If you’ve cooked the squash slices ahead, this salad comes together very quickly. It also keeps well in the refrigerator for a day; just save the cranberries, nuts and orange zest to add right before serving. I like it better at room temperature than too cold.


For the Salad:

1½ pounds butternut squash, peeled, sliced in half, seeded, and cut crosswise into ¼” slices

2 large cloves garlic

1 tsp Moroccan spice blend (not harissa)

1 large shallot (both halves), peeled and sliced thinly

1-2 Tbsp extra virgin olive oil

Salt and pepper

1 large bunch fresh kale, stemmed and cut into ½” slices

4 oz cooked beans of your choice (I like Red Hidatsa, Borlotti, or Pinto)

¼ cup slivered or sliced almonds or pecans, lightly toasted (or a combination)

¼ cup organic dried cranberries infused with fruit juice or honey


For the Vinaigrette:

1 tsp Dijon

Juice and zest from ½ orange (about ¼ cup of juice)

2 Tbsp mild extra virgin olive oil

1 Tbsp sherry wine vinegar

1/8 tsp ground cinnamon

Salt and pepper to taste


  1. Heat the oven to 400°. Line a baking sheet with parchment paper. Toss the squash slices with some olive oil, the garlic, and the spice blend. Toss the shallot with olive oil.  Drape the shallot slices across one end of the pan, spreading evenly in a single layer. Scatter the squash slices in a single layer on the remaining part of the pan, leaving plenty of room between them to allow for browning and not steaming. Sprinkle with salt and pepper.
  2. Roast until tender and lightly browned, about 10 minutes. Turn squash slices over and stir shallots. Roast for another 5 minutes. Remove from oven and let cool. Turn oven down to 300°.
  3. Make the vinaigrette while the vegetables are in the oven. Combine all ingredients and season with salt and pepper. Check the flavor by trying a bit with a kale leaf, then adjust seasonings to your taste.
  4. Line a small baking pan with parchment paper. Spread the nuts on the pan and toast in the oven for 5-10 minutes, checking carefully to prevent burning.
  5. Assemble the salad. Place the kale leaves in a large mixing bowl. Pour the vinaigrette over the leaves then grab handfuls and massage them roughly to break down the fibers.

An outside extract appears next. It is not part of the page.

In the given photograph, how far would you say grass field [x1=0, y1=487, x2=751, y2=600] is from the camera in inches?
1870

After a minute or two, the coarse leaves will be soft and silky, and will decrease in volume.
  6. Add the cooled squash, shallots, beans, and cranberries and toss. Arrange on a serving platter or individual bowls or plates. Sprinkle with nuts and orange zest and serve.




p.s. I made this salad for dinner last night and it’s so filling, I think you can get 3 lighter meals out of this recipe.


5 thoughts on “Make This Insanely Healthy Kale and Butternut Squash Salad

    1. admin Post author

      Collard wraps – great idea, Marcia, thank you for sharing this! As for spice blends, they are usually in the packaged section in the grocery store. I make my own spice blend because I always have the spices on hand. I’ve given links to a couple blends in the p.s. at the bottom of the post if you want to give it a try. My own mix is loosely based on a recipe from Eating Well magazine way back in 1995; I adjust the quantities based on my personal preference, which, of course, is the advantage to making your own. The main ingredients I use are ground cumin, coriander, ginger, chili powder, turmeric, cinnamon, cloves, kosher salt, and black pepper.

  1. Marcia

    Love your mixture! I use a lot of those also. Thanks for posting your green smoothy, I appreciate it. Something odd though, your message to me ended up on Stephen’s email yesterday, but I didn’t get a copy in mine. File that under strange but true!